Print the listing exactly as it stands, and skip any pictures in it.

Stored data =
++++++

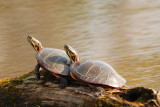 Eastern  Painted Turtles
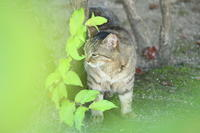 Happy Caturday - 猪こっと猛進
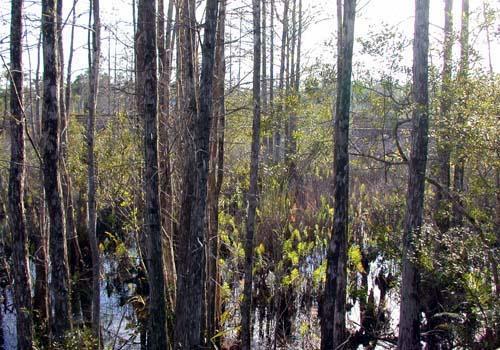 cypress trees fotolog.jpg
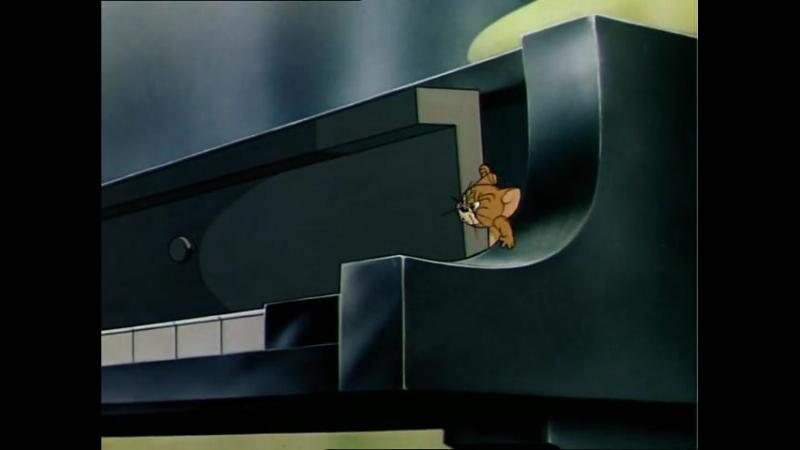 Том и Джерри 2 сезон 9 серия Концерт для кота с оркестром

++++++

Expected answer =
 Eastern  Painted Turtles
 Happy Caturday - 猪こっと猛進
 cypress trees fotolog.jpg
 Том и Джерри 2 сезон 9 серия Концерт для кота с оркестром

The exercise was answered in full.